Philanthropy and the Pandemic Part III: Grant Flexibility
September 28, 2020
Over the last six months, we’ve seen unprecedented levels of charitable giving. With millions of Americans of work or furloughed and thousands more fighting the effects of the novel coronavirus, donors have felt an obligation to give back to their communities during this period of strife and uncertainty. As I’ve written before, donors have delivered—they’ve provided key resources to communities in need and have worked to combat the many negative externalities born of this situation.
So far, we’ve examined two fundamental aspects of the new philanthropic paradigm: that donors are giving more than ever to charity, and that donors are strategically targeting these funds at key social and economic issues. In the final installment of this three-part series, I want to turn my attention toward another rapidly changing aspect of philanthropy—flexibility.
Perhaps no other word more appropriately describes the mindset our society has needed to embody over the last six months. Between the deadly pandemic, the nationwide reckoning on race relations, the unprecedented recession and, now, the wildfires in California and hurricanes along the Gulf Coast, Americans have spent much of the last year learning to adapt to new ways of life at the drop of a hat.
To better meet the needs of this increasingly uncertain and unpredictable world, philanthropists have needed to make adjustments. While traditional grants have been a godsend to many during this pandemic, the unpredictability of the moment means that charities and social service providers have needed to shift their focus and coverage in order to most effectively offer solutions to this year’s ever-evolving challenges. In this unpredictable world, traditional grants that earmark donated funds for specific purposes have become less effective. What a donor identifies as a pertinent need at the time they issue a grant could be markedly less concerning by the time that money gets to the charities that need it. In many ways, the unpredictability of the moment means that narrowly construed grants have often left recipients one step behind.
To address this concern, almost 800 donor organizations recently signed a pledge to shift their strategy, committing to offer flexible funding to help grantees meet emergency needs resulting from the pandemic. Many foundations are even choosing to give unrestricted funds, reduced reporting requirements and offering emergency funding to grantees. In a year where the need of the moment has constantly changed, these sorts of unrestricted funds offer foundations and nonprofits the ability to pivot their service provision to address new challenges and concerns.

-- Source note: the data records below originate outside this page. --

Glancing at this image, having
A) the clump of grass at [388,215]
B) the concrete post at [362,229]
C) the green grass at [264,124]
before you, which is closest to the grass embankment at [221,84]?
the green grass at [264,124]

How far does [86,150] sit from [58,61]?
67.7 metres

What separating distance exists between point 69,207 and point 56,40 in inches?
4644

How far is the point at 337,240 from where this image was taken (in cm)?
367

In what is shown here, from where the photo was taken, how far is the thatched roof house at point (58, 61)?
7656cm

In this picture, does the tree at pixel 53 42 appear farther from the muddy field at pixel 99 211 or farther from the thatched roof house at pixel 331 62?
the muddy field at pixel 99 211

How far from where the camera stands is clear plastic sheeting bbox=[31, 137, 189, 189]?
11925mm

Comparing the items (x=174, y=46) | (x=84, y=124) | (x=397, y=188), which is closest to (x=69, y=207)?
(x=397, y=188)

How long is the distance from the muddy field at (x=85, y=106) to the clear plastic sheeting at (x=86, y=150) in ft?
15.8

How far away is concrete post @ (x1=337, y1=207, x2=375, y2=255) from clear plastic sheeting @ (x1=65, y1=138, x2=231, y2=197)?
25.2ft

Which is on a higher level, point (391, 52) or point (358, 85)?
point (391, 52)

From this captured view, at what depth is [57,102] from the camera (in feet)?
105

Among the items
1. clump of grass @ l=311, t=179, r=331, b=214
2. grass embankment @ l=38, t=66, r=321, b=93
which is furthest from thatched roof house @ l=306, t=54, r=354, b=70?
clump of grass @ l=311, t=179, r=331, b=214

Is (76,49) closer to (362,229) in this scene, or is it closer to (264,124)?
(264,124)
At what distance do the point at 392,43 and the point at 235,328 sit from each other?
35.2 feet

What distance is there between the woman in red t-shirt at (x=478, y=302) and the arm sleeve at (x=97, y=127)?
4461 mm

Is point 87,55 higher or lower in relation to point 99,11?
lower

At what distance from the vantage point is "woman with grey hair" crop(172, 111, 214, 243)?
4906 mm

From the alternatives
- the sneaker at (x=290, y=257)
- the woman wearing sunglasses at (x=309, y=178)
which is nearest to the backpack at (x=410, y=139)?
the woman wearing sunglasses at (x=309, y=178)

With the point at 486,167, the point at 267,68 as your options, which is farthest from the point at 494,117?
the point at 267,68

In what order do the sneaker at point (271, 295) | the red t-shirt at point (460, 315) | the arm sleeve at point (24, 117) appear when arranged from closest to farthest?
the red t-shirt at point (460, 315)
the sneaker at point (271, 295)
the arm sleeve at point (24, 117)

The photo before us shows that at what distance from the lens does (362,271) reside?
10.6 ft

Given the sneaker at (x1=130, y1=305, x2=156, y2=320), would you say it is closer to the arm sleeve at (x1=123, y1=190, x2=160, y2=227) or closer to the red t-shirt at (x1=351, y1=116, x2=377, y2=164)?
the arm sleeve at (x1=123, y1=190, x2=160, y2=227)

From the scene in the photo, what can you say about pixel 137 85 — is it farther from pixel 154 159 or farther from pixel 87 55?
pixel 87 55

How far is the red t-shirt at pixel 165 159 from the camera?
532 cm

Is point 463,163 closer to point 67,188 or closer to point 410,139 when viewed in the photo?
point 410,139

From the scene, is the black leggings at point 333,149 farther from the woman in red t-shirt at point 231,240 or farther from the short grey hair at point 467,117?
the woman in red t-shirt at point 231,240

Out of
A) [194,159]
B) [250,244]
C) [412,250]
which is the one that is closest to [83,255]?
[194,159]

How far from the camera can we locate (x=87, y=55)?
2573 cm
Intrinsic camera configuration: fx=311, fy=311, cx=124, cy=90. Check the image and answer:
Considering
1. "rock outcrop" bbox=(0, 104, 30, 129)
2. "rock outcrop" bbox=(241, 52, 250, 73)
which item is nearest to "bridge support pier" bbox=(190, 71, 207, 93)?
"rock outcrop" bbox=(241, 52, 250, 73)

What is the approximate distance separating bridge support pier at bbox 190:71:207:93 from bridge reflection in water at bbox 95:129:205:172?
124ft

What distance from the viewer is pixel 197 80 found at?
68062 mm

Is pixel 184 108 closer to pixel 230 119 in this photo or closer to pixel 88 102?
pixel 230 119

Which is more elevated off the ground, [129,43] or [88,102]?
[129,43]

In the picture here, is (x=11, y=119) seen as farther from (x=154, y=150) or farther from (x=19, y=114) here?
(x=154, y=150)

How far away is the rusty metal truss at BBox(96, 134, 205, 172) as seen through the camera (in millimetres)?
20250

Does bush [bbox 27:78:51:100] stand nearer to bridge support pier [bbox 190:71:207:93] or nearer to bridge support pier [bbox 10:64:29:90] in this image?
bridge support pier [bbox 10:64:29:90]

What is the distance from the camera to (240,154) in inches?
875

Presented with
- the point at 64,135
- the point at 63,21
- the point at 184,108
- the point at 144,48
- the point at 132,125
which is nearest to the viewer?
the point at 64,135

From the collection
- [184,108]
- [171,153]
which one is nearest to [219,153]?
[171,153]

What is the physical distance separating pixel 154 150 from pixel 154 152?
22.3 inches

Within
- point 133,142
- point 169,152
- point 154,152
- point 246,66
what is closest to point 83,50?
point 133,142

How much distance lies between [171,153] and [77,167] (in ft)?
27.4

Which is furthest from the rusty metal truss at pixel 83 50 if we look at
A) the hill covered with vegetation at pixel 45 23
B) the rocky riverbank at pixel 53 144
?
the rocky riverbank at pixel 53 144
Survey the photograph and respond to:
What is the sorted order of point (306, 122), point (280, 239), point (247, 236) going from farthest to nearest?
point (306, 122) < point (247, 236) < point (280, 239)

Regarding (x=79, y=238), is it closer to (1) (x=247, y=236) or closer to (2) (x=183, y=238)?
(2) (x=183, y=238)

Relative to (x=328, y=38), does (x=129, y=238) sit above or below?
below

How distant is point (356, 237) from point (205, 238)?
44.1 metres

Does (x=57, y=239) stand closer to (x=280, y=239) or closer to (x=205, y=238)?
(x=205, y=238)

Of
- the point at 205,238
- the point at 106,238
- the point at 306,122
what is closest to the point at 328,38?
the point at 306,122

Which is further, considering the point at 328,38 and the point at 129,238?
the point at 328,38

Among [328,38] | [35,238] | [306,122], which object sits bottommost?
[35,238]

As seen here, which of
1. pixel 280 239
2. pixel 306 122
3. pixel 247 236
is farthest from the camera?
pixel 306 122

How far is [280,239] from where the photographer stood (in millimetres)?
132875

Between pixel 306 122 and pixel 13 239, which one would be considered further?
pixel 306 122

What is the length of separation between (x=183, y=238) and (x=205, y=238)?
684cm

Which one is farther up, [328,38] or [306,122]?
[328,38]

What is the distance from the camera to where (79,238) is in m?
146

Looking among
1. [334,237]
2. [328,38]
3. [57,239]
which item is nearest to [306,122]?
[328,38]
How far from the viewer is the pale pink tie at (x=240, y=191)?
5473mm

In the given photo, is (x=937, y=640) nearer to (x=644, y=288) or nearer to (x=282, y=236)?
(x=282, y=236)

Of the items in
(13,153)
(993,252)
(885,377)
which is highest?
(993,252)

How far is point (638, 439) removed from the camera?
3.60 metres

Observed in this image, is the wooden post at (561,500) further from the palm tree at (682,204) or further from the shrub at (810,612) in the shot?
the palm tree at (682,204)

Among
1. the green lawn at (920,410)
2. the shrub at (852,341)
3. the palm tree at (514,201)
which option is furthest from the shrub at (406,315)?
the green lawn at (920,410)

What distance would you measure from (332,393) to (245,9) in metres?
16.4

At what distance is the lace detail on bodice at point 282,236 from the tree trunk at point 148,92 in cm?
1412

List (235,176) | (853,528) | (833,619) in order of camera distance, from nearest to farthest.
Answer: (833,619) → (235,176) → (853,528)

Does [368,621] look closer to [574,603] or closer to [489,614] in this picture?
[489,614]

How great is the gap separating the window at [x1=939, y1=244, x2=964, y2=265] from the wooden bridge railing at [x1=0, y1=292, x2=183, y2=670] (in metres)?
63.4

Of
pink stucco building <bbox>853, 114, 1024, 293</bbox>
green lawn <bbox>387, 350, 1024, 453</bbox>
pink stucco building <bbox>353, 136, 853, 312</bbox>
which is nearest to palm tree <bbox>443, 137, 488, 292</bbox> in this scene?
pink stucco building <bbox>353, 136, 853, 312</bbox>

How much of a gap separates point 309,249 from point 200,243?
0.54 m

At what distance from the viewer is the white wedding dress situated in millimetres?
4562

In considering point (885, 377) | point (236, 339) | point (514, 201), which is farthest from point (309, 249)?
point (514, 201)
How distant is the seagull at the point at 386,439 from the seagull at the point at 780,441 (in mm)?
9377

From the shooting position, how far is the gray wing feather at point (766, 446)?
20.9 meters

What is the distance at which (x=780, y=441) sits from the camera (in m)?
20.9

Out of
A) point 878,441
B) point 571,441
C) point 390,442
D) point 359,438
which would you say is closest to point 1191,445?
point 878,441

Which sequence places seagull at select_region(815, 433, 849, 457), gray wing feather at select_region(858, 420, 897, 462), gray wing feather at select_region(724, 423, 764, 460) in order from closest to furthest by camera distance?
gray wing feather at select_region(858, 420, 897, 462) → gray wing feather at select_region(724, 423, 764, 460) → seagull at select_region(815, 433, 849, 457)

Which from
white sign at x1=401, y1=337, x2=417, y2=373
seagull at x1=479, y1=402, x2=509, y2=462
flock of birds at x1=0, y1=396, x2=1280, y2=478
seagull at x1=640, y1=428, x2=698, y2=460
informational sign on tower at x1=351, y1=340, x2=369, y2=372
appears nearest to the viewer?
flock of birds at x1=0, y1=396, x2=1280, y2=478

But also key to this moment is ensuring that minority communities have access to the resources they need to thrive. As I’ve written before, COVID-related social resources have not always been evenly distributed, and minority communities receive fewer resources. UnidosUS and NCAAP, respectively, have developed resources to help philanthropy and emergency responders serve the Latino and Black communities respectively. Their efforts have helped ensure that all Americans—regardless of race—fell equipped to navigate this pandemic.
Across these new dynamics, flexibility is the operative term. Over the last half-year, we as a society have learned to adapt on the fly, contending with the fallout of numerous successive crises. Grant flexibility allows nonprofits and social service providers to better address the challenges of the moment; which, in 2020, have been manifold and constantly changing. Providers have pivoted between health care service provision, rental assistance and economic relief, and now—particularly in California—to disaster relief. As we work to support our communities through this difficult time, flexible giving can make a significant difference.